From the day that Michael Klauber opened his eponymous restaurant in 1987 it’s had the reputation for lively American-Continental food paired with an eclectic wine list picked by a pro with a curious nature. An adventurous wine connoisseur, Klauber founded the Florida Winefest & Auction in Sarasota and guided it through its first few years. When Klauber partnered with catering genius Phil Mancini and they added the Ballroom, the whole complex on East Avenue swiftly morphed into a venue that a huge chunk of this town’s population has been to as a guest, volunteer or worker at some charity gala, civic luncheon or family occasion. It’s a Sarasota institution.
But the word "institution" often implies stuffy and dull, two things Michael’s has never been. The menu changes frequently to keep current with global food trends. Right now chef John Zottoli is in love with the tastes of Brazil and Argentina. About a half-dozen items on the dinner menu (you’ll know them by the sun icon next to the names) show the spicy influence of those nations.
But some classics have been there from the start and will probably never go away. I think of the Chinese chicken salad with Thai peanut sauce ($10.50 at lunch) or the bowtie pasta, a sophisticated bowl of haute comfort food consisting of strips of grilled chicken, bits of crunchy pancetta, snow peas, shiitake mushrooms and sun-dried tomatoes in a light cream sauce enlivened with shaved Parmesan. It’s $13.50 at lunch and $18 at night, and you really can’t say you’re a Michael’s regular until you’ve had the bowtie pasta. The mild and juicy rack of lamb is another must-have, and it’s equally as good on the catering side as it is in the restaurant. Louisiana lump crab (practically no filler) with remoulade sauce is a seafood winner; so is the Chilean sea bass.
Desserts are lavish and carefully composed on snowy oversized plates that vary in shape for another level of visual interest. Sweets change seasonally. This past winter I had a pumpkin spice cake with cranberry ice cream and a side dollop of mascarpone cream that hit every delectable taste note of a cold-weather treat. The Key lime tart and the chocolate lava cake are favorites year-round. Desserts are generous enough to share. Service is efficient, considerate and discreet. The pace of dining is unhurried at night, and if guests linger to listen to the piano music or to have another cordial, no one at the reservation desk seems flustered.

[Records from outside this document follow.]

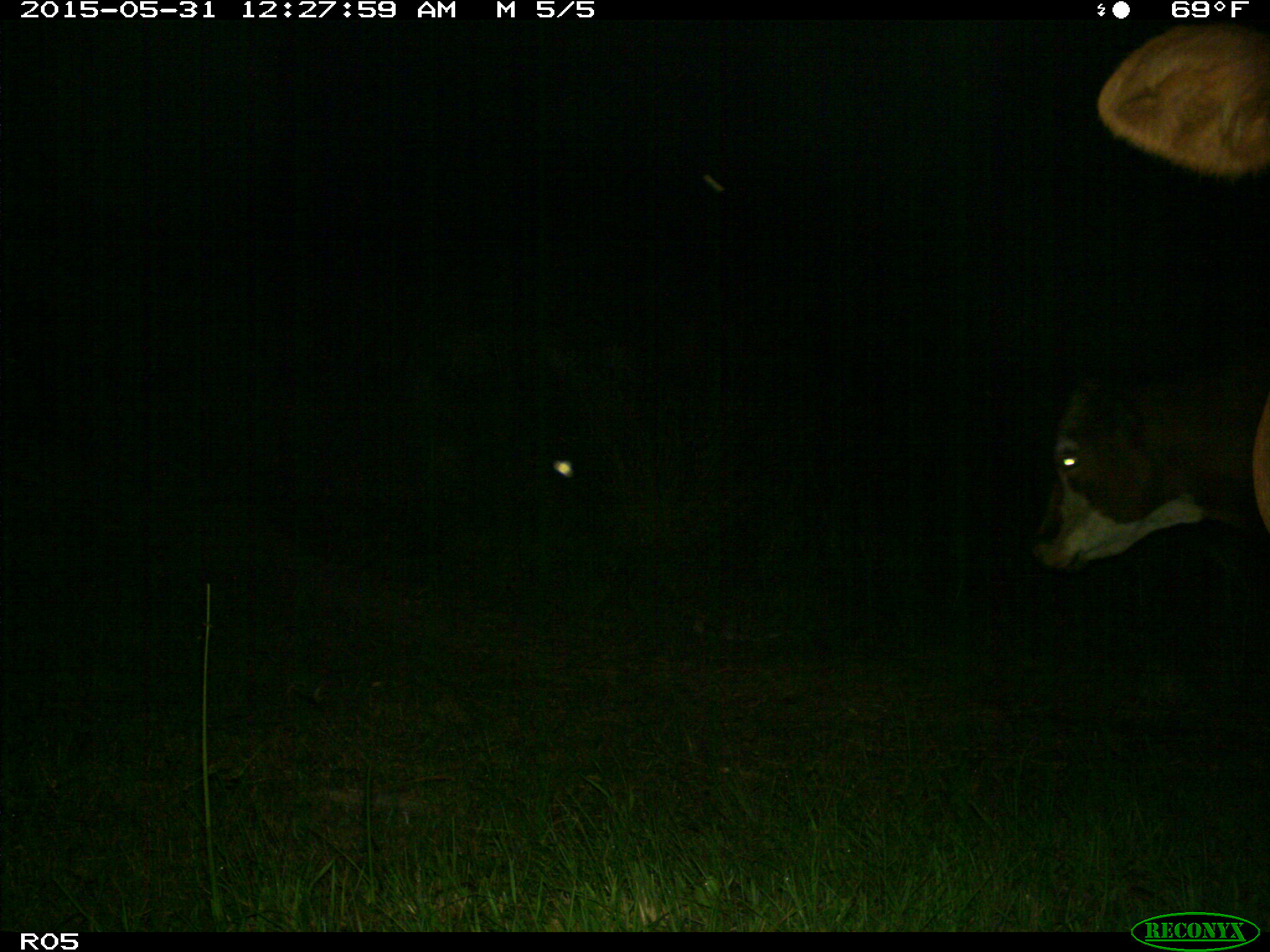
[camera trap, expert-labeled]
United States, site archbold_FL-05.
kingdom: Animalia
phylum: Chordata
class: Mammalia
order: Artiodactyla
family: Bovidae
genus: Bos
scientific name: Bos taurus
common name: domestic cow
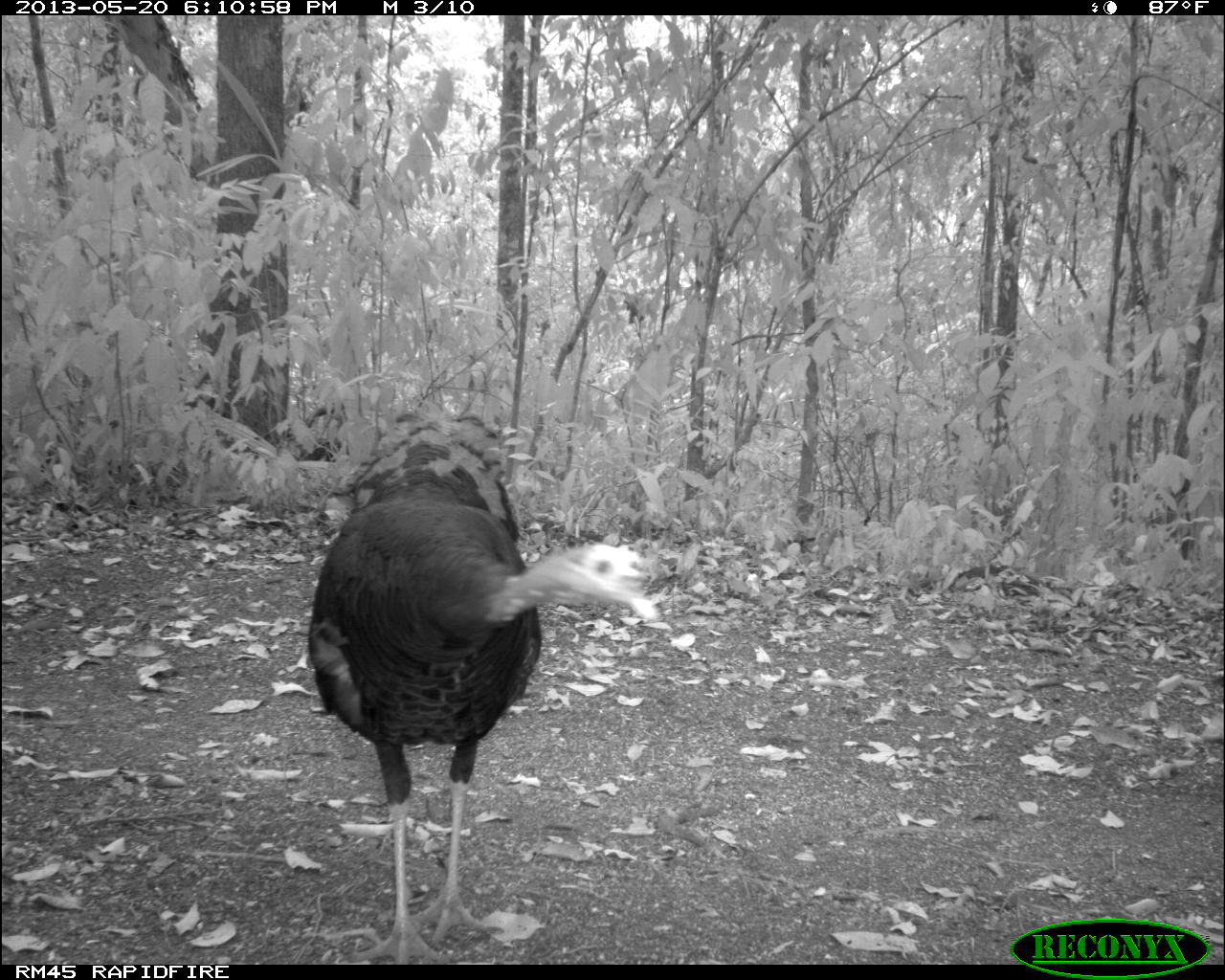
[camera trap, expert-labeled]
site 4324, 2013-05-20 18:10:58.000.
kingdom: Animalia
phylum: Chordata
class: Aves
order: Galliformes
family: Phasianidae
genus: Meleagris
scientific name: Meleagris ocellata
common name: ocellated turkey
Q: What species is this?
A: Meleagris ocellata (ocellated turkey).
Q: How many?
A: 1.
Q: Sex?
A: Female.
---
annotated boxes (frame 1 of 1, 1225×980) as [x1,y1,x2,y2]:
meleagris ocellata: [301,406,663,964]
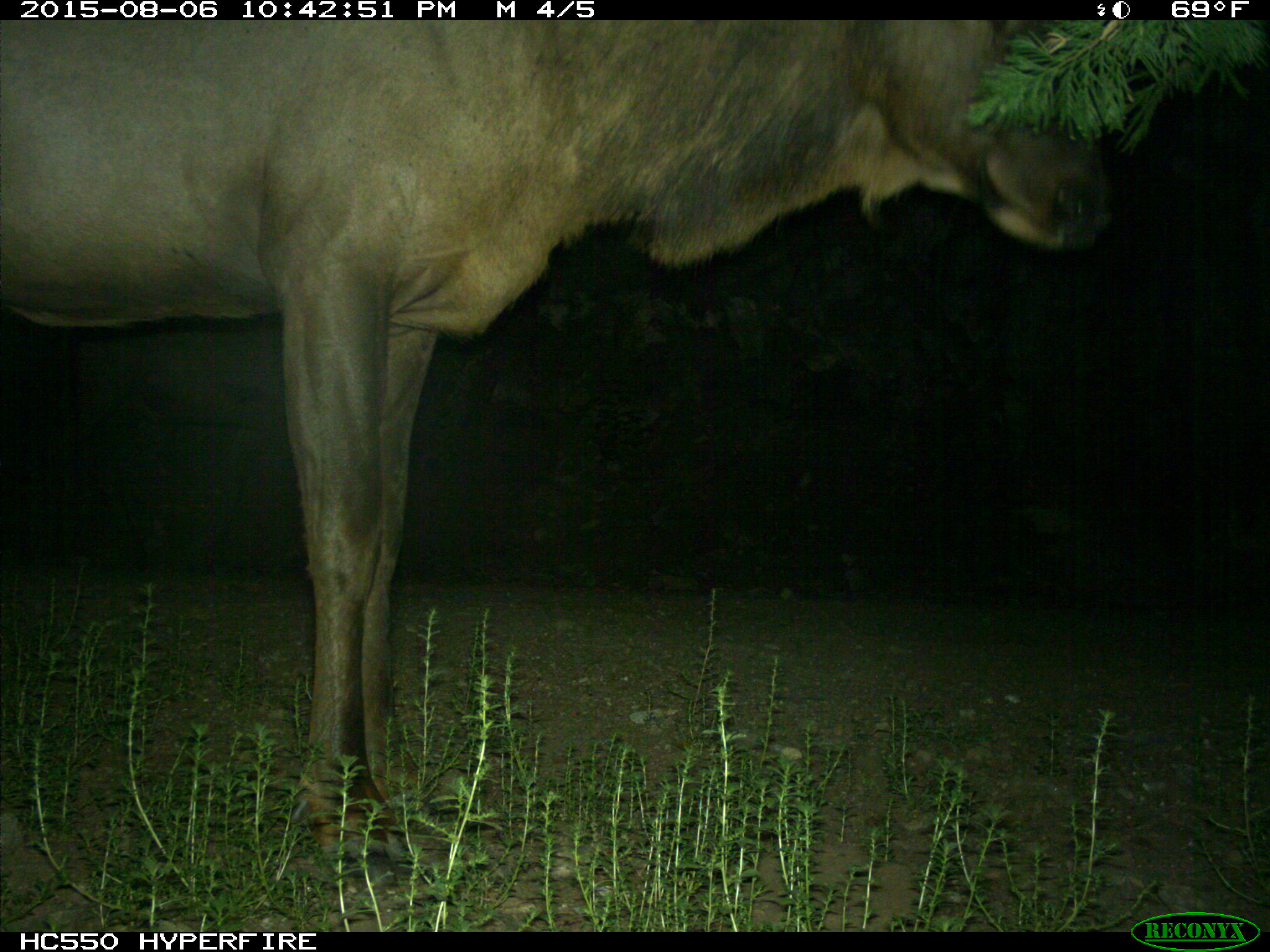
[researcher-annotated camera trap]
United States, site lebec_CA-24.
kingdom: Animalia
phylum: Chordata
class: Mammalia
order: Artiodactyla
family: Cervidae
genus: Cervus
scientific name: Cervus canadensis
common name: elk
Cervus canadensis (elk).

The décor, originally done by Anne Folsom Smith and refreshed by this interior design star a few years ago, really sets the tony ambiance for the restaurant. The interior space is conceived as an Art Deco luxury liner, and you’re a guest cruising to some exotic port while being royally entertained en route. The curving shape of the room puts you right on board, and a huge poster of the Normandie is at the entrance, leaving no doubt about where you’re headed. Seating at tables and banquettes bends around a bar that’s slightly separated from the dining room with a transparent black curtain. A circular platform dining area at the back of the restaurant can be closed off with crimson velvet drapes to make a small private dining area for parties up to about 15. The décor scheme is rich in comfortable, opulent fabrics, deep colors and art works that favor the heavy use of gold and copper metal work. It all enhances the concept that you’re being pampered on a glamorous cruise ship.

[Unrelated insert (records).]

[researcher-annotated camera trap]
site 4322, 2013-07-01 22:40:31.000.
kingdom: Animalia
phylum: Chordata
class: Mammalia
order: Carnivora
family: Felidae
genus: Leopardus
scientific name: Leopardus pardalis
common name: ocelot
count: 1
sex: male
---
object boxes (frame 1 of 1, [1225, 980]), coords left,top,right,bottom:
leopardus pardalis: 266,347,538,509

Then there’s the hospitality aspect. Few people in this town can work a room like Michael Klauber. Guests love to be recognized by him, chatted up, made to feel special and singled out, and Klauber cheerfully complies. The best part is that you can sense he’s sincere and genuinely glad to have you at his restaurant, experiencing his food. And doesn’t it always raise your comfort level when you see the owner on site personally maintaining standards? Klauber’s pride and his personal enjoyment of fine food and wine are infectious. That’s why sooner or later, we all go to Michael’s On East.